With billions of dollars pledged and trillions of dollars demanded to redress slavery and Jim Crow (“Black Reparations”) the question of how best to use these funds has moved into the forefront of the ongoing campaign for racial justice in our post-civil rights society. Reparatory strategies typically target the norms and structures that sustain racial disadvantage wrought by slavery and Jim Crow. The goal of such transitional reparations is to extinguish the menace of white supremacy and systemic racism across the board. Restructuring in housing, education, employment, voting, law enforcement, health care, and the environment—social transformation—is absolutely needed in the United States if the race problem is ever to be resolved. That much is clear beyond peradventure. The hard question, however, is whether Black Reparations can take us there. Are Black Reparations (or reparations in general) powerful enough to engineer social transformation, or what in this case would be “transitional racial justice”? Unfortunately, I do not believe they can. The American race problem is simply too big for reparations to fix. It would take decades of massive amounts of government spending and the sustained moral commitment of the American people to achieve transitional racial justice in this country. The inflationary impact of the requisite spending (estimated at $6.4 trillion to $59.2 trillion) would give opponents of reparations an easy target. Moreover, transitional reparations have rarely been attempted in other countries and when tried it has never succeeded to my knowledge. South Africa attempted to use reparations for social transformation. While there has been a transformation of political power, giving Black South Africans a strong voice in the government, economic power remains in the hands of White South Africans and racial discrimination in housing and education continues. Although at one time I was among scholars who had hoped Black Reparations could deliver a much-needed Third Reconstruction, I would be remiss as a passionate supporter of Black Reparations for many decades to ignore the cold facts—reparations have never successfully reconstructed a society.

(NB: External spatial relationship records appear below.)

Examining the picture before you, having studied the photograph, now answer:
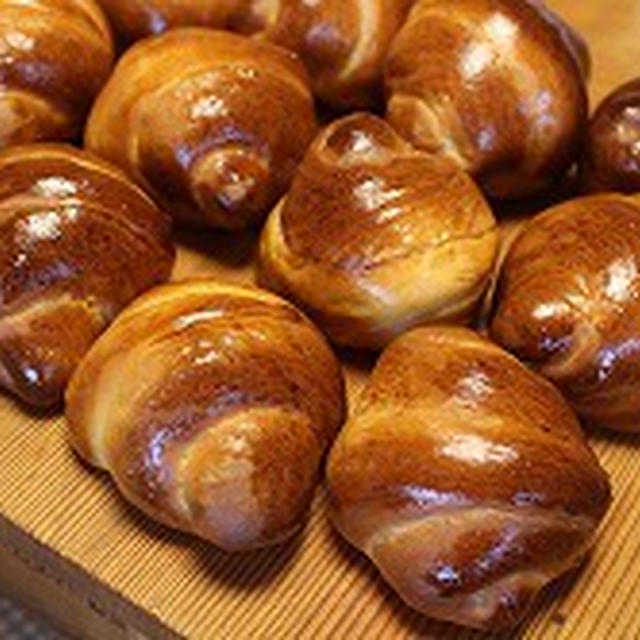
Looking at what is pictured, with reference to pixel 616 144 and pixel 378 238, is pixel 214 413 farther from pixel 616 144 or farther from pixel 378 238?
pixel 616 144

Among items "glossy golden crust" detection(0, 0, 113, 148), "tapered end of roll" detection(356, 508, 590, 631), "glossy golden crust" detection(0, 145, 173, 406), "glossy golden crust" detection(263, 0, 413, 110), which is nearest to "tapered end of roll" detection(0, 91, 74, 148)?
"glossy golden crust" detection(0, 0, 113, 148)

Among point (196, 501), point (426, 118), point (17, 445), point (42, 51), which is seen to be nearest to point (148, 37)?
point (42, 51)

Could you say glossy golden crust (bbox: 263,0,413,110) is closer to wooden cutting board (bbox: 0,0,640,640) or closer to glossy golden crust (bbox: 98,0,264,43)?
glossy golden crust (bbox: 98,0,264,43)

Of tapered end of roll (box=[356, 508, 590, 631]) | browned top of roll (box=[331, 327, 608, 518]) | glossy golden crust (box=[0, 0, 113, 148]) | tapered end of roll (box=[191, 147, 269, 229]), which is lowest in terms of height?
tapered end of roll (box=[356, 508, 590, 631])

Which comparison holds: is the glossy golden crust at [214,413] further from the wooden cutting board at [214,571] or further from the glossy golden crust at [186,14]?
the glossy golden crust at [186,14]

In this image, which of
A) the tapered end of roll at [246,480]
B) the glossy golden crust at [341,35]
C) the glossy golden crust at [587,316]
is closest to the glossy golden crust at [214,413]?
the tapered end of roll at [246,480]

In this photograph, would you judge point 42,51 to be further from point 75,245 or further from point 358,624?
point 358,624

 But the perfect should not be the enemy of the good. While Black Reparations may not be sufficient for transitional racial justice, they can still play an important role in moving toward that goal. This Article attempts to show one way of doing so. It argues that the initial payment of Black Reparations should take the shape of an education reparation. Education can, as it has in the past with Brown v. Board of Education, provide a foundation for significant racial progress. The type of education reparation broached in this Article gives African American (or Black American) parents or guardians a unique choice for educating their children—Black Boarding Academies (BBAs). Kick started with public reparations, BBAs would begin with PK-3 low-income Black children, giving special attention to those at risk of falling into the dreadful foster care system, and would expand to accommodate other classes of Black students once financially stable with post-reparations funding. Like most public boarding schools, BBAs will have to be sustained with both public and private funds. Fortunately, there is a wide range of available sources. Historically, boarding schools have a poor reputation in educating children of color, especially Indigenous Americans. The few primary and secondary schools that board Black students have not experienced such problems. Neither have Historically Black Colleges and Universities (HBCUs) at the postsecondary education level. Following in this rich tradition, BBAs will provide a safe and nurturing environment for Black students. Pedagogically, BBAs will prepare students not just to survive but to thrive. Students will be prepared to assume positions of leadership in our society whether they go directly into the job market or matriculate at HBCUs or predominantly white institutions. One of the most effective instructional models in the country for leadership-oriented teaching can be found in elite New England Prep Schools. They have been doing this for centuries. Using a modified version of their pedagogy—one self-consciously infused with a racial sensibility—BBAs will be able to extend the pipeline to leadership, normally available to upper-income and even middle-income African American students, to low-income African American students. Indeed, the latter are the most vulnerable descendants of the enslaved.